Optical observations of the Galactic SNR HB9 and H II region G159.2+3.3

TL;DR

This study uses multi-wavelength optical observations to analyze the properties and potential connections of the Galactic SNR HB9 and the H II region G159.2+3.3, revealing differences in their gas dynamics and ionization states.

Contribution

It provides detailed optical spectral analysis of HB9 and G159.2+3.3, clarifying their physical properties and suggesting they are not physically connected despite apparent proximity.

Findings

HB9 shows higher radial velocity dispersion indicating shock-triggered motion.

G159.2+3.3's electron density is lower, implying a greater distance.

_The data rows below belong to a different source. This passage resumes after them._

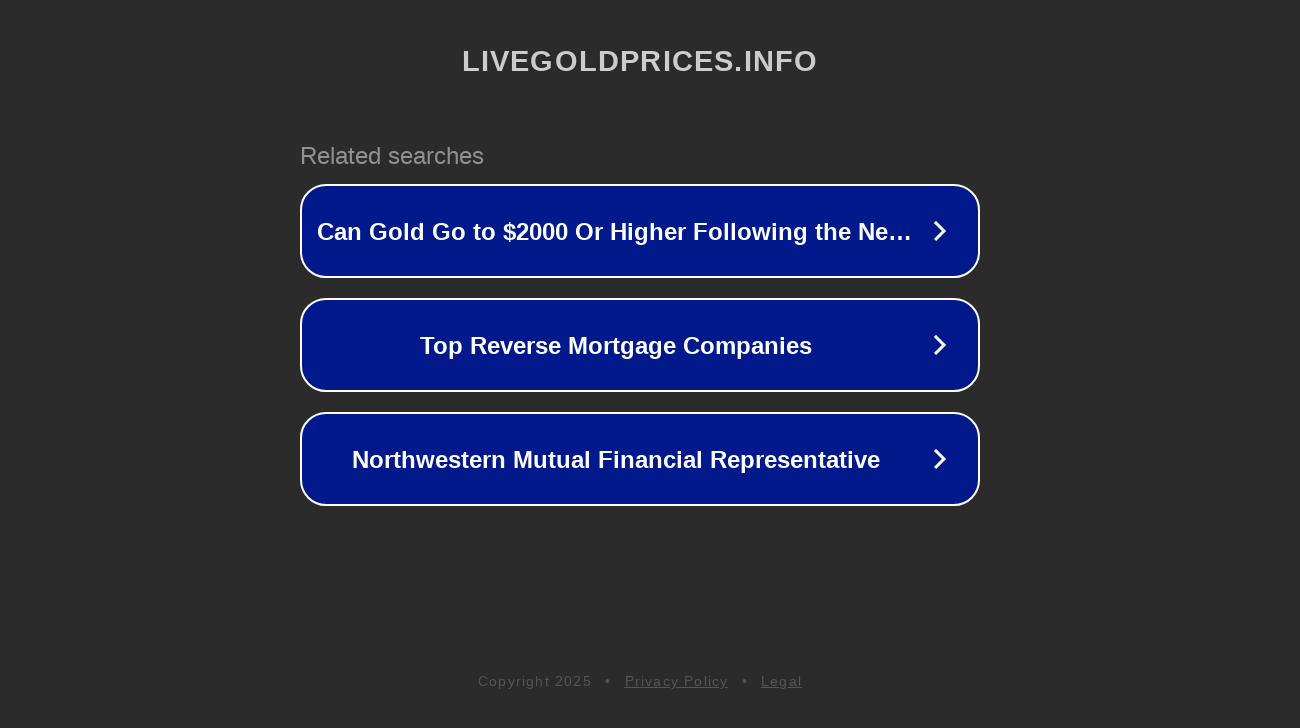

--- FILE ---
content_type: text/html; charset=utf-8
request_url: https://livegoldprices.info/product/%D8%BA%D8%B7%D8%A7%D8%A1-%D9%86%D9%88%D9%85-%D9%85%D9%86-%D8%A7%D9%84%D8%B3%D8%A7%D8%AA%D8%A7%D9%86-%D9%88%D8%A7%D9%84%D8%AD%D8%B1%D9%8A%D8%B1-%D9%85%D9%86-%D9%87%D8%A7%D9%81%D8%B1%D9%8A/
body_size: 1318
content:
<!doctype html>
<html data-adblockkey="MFwwDQYJKoZIhvcNAQEBBQADSwAwSAJBANDrp2lz7AOmADaN8tA50LsWcjLFyQFcb/P2Txc58oYOeILb3vBw7J6f4pamkAQVSQuqYsKx3YzdUHCvbVZvFUsCAwEAAQ==_u02ZaZ0NQ1+uQkwXY1PRypW899u0jk1M/2TCwjGrJRYYNLGGeTUb1EOcUDXjF1gyz7KAbf8t/pRI97tPl4oAIQ==" lang="en" style="background: #2B2B2B;">
<head>
    <meta charset="utf-8">
    <meta name="viewport" content="width=device-width, initial-scale=1">
    <link rel="icon" href="[data-uri]">
    <link rel="preconnect" href="https://www.google.com" crossorigin>
</head>
<body>
<div id="target" style="opacity: 0"></div>
<script>window.park = "[base64]";</script>
<script src="/bweOMbyWy.js"></script>
</body>
</html>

Shock ionization contributes to the emission in HB9's SE shell.

Abstract

Context. We present multi-wavelength observations of the Galactic SNR HB9 and the H II region G159.2+3.3 apparently projected nearby, in order to study their properties and potential physical connections. Results. HB9 is bright in $\gamma$-rays, but the $\gamma$-ray morphology is centrally filled and most of it is not clearly associated with the surrounding molecular clouds. There is a weak apparent connection of HB9 to the IR bright enclosing shell of G159.2+3.3 in $\gamma$-ray. The diffuse Balmer line has almost identical morphology as the radio emission in G159.2+3.3, indicating they two are thermal in origin. Using medium-band high-resolution optical spectra from selected regions of the southeast (SE) shell of HB9 and G159.2+3.3, we found the radial velocity dispersion of HB9 along the slit is significantly higher than the FWHM of the lines. In contrast, these two values are both smaller and comparable to each other in G159.2+3.3. This indicates that the gas in HB9 may have additional global motion triggered by the SNR shock. The [N II] $\lambda$6583A/H$\alpha$ line ratio of both objects can be interpreted with photo-ionisation by hot stars or low velocity shocks, except for the post-shock region in the SE shell of HB9, where the elevated [N II]/H$\alpha$ line ratio suggests contribution from shock ionisation. The measured electron density from the [S II] 6716/6730 line ratio is significantly lower in the brighter G159.2+3.3 compared to the SE shell of HB9. Conclusions. Our density estimate suggests that G159.2+3.3, although appearing brighter and more compact, is likely located at a much larger distance than HB9, so the two objects have no physical connections, unless the shock compressed gas in HB9 has a significantly lower filling factor.